§ **REQUEST 1**:
Translate this sentence from the guitar interview into Spanish: "I also had an Ibanez copy of an SG, and I loved that—that sounded really, really good."
§ **REQUEST 2**:
Write the next part of the guitar interview, picking up right after its final line.

══ SUPPLIED PASSAGE

So that’s the Burns on Entertainment!?
No… Somebody in the north of England who made guitars made me a Strat copy, and I think that’s what I used on that record. I also had an Ibanez copy of an SG, and I loved that—that sounded really, really good. But that went the way of the other guitars. Sheer stupidity! It’s such bravado: “Who needs possessions, anyway? It’s just wood and metal. Fuck it!”
So many guitarists play Strats or Strat copies and make them sound really dull. I think you have to have a special, distinct style or approach to make them sound good.
That’s right. God knows, you can have a nice guitar, but it doesn’t really affect what you do with it… You know, I did this audition with Mick Jagger once.
Do you know about this one? I don’t talk about this very much, so you’re probably the first person I’ve ever told. He did an album called She’s the Boss—do you know that one?
Yeah, from 1985?
I think so, yeah. And Gang of Four had sort of stopped at that point; it was one of many hiatuses where Jon King said, “I don’t want to do this anymore!” So, I got this call from his management, “You want to come and play with Mick?” I thought, “Well, this could be interesting!”
And you’re a Stones fan from way back, right?

════
══ SOURCE EXCERPT

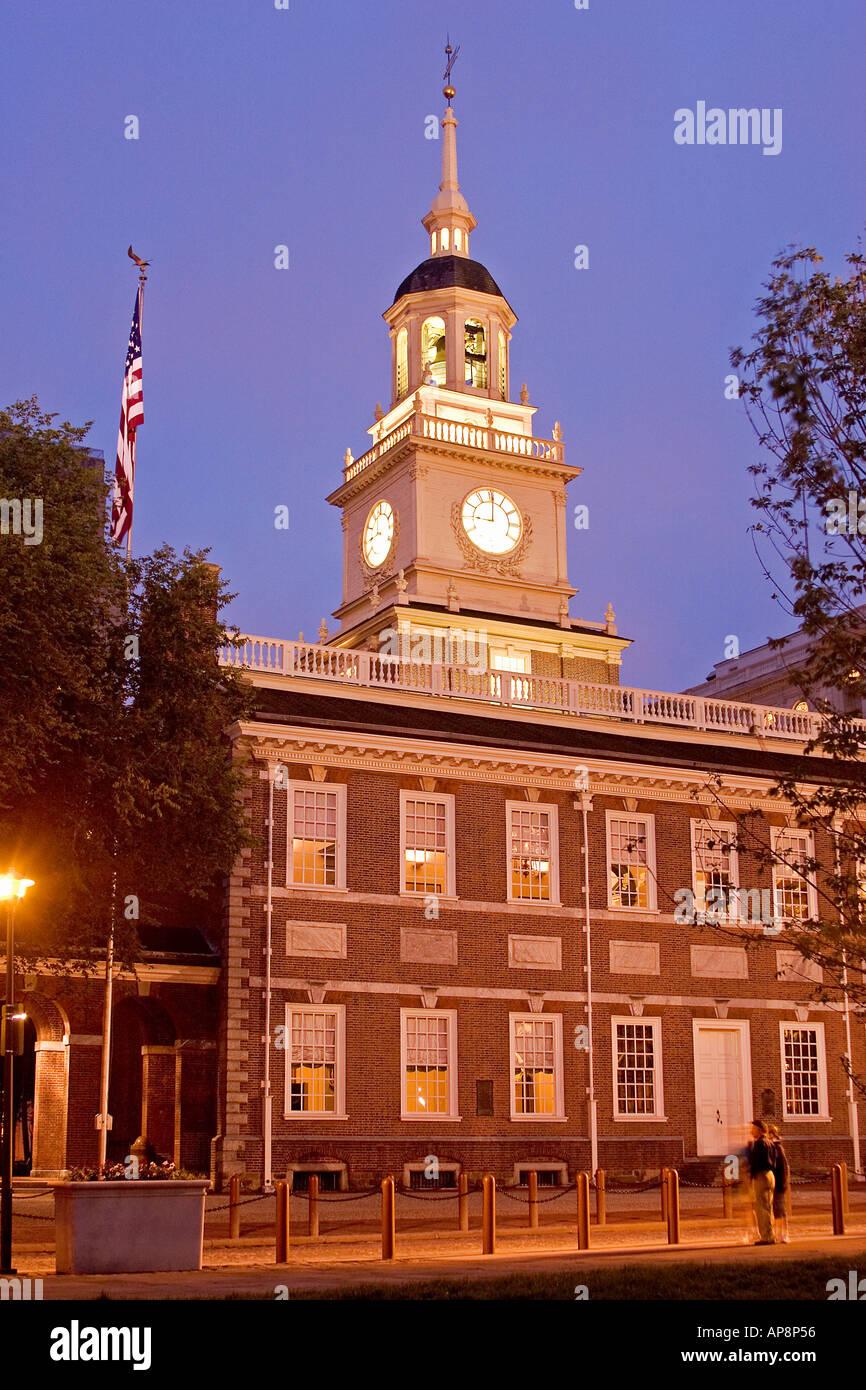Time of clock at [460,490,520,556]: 9:00
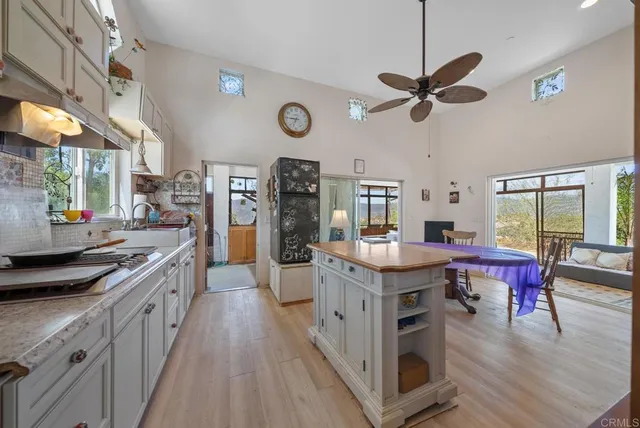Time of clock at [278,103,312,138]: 6:45
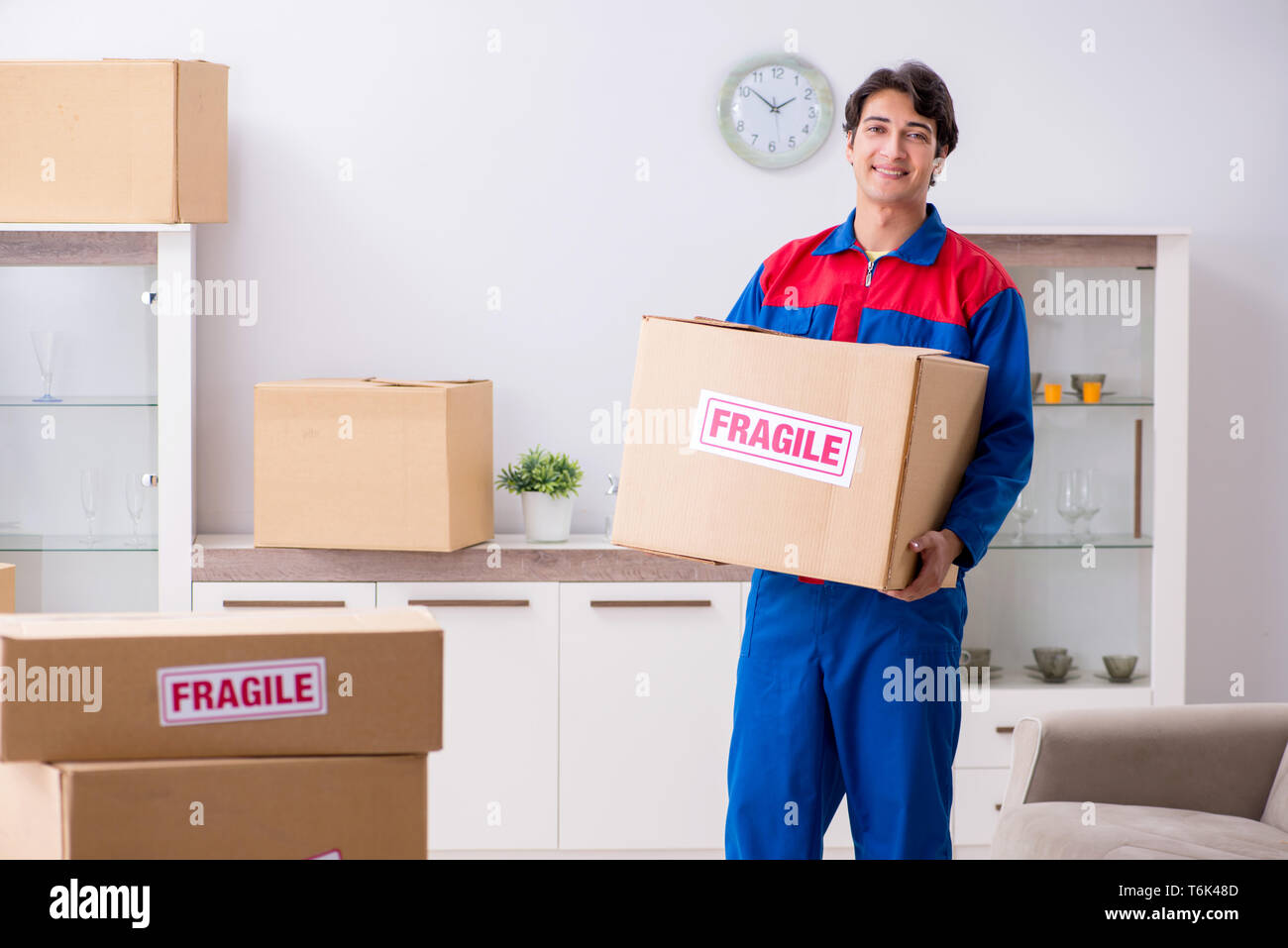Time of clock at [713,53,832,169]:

════

§ **FINAL RESULT 1**:
También tenía una copia Ibanez de una SG, y me encantaba: sonaba muy, muy bien.

§ **FINAL RESULT 2**:
I am a Stones fan! I am, totally, totally. So I went down there, and it’s Jeff Beck, Mick, Omar Hakim on drums, and I forget who’s playing bass. Jeff Beck was really kind of sneery at me… he gave me the total cold-fish handshake. He was in the middle of an argument with Jagger when I walked in; I think they were having a very big argument about his role in this Jagger solo project.
Anyway, they were supposed to be doing a world tour, and Jagger was looking for a guitarist. We did some tunes, and they went fine, and then Mick goes, “So, Andy—d’you know how to play ‘Miss You’?” “Nope!” “D minor, A minor, G flat diminished 7th”—he reeled off all these chords, and I’m like, “I’m gonna really, really fuck up here!”
So we went into it, and just in time I started playing “Da da da da da-da-da!” Like, how the fuck did I do that? I was literally flying by the seat of my pants. But because I remembered a few chords, I was starting to get quite excited. And then we got to the solo, and Beck sort of leans back, about to go into it—and I was just like, “Fuck him,” because he’d been a bit of a knob to me, and I got in first and started playing the solo. And Jeff Beck dropped his hands and looked at me like, “You fucker!” [Laughs].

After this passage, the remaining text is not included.